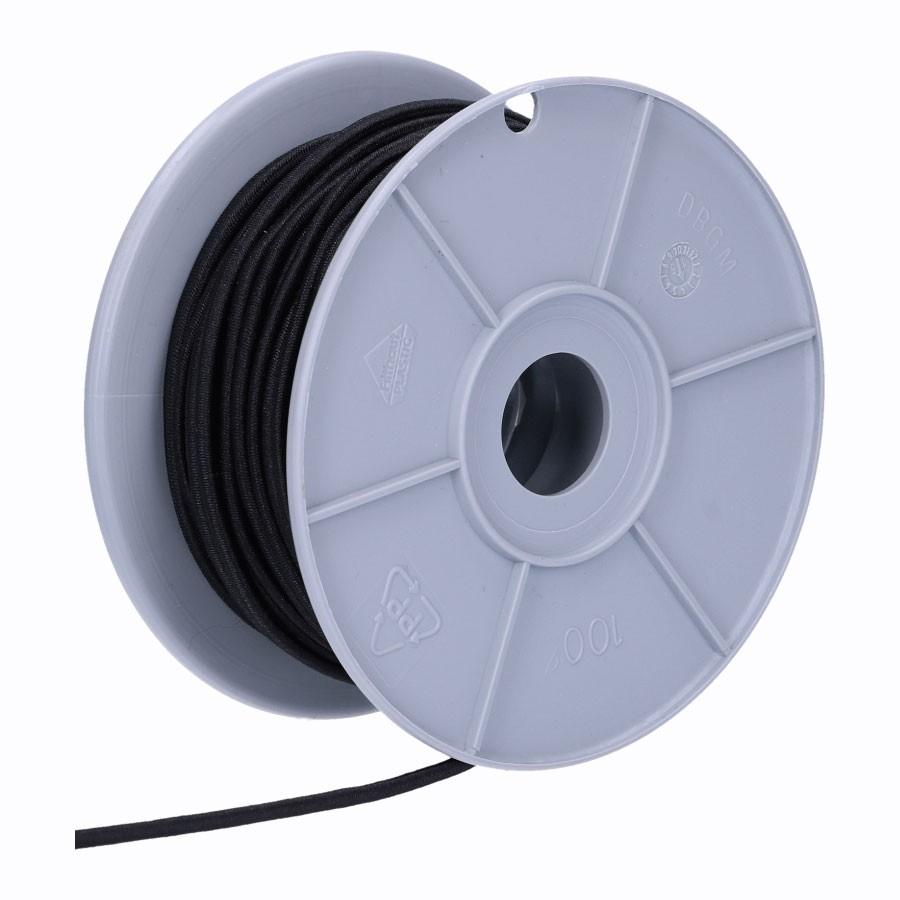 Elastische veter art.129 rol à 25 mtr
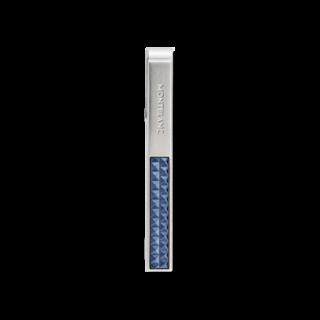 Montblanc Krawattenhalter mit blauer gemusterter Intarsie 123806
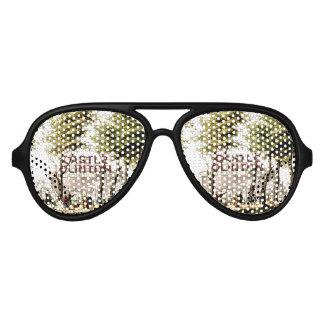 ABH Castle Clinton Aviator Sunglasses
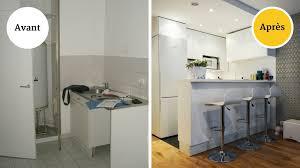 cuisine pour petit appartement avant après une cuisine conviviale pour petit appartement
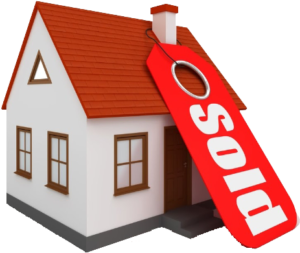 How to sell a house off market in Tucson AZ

▶ WORK TO COMPLETE
Reproduce word for word the lines from the line with "cuisine pour petit" to the end of the entries above, both included, but leave the pictures out.

▶ RESPONSE AREA
 cuisine pour petit appartement avant après une cuisine conviviale pour petit appartement
 How to sell a house off market in Tucson AZ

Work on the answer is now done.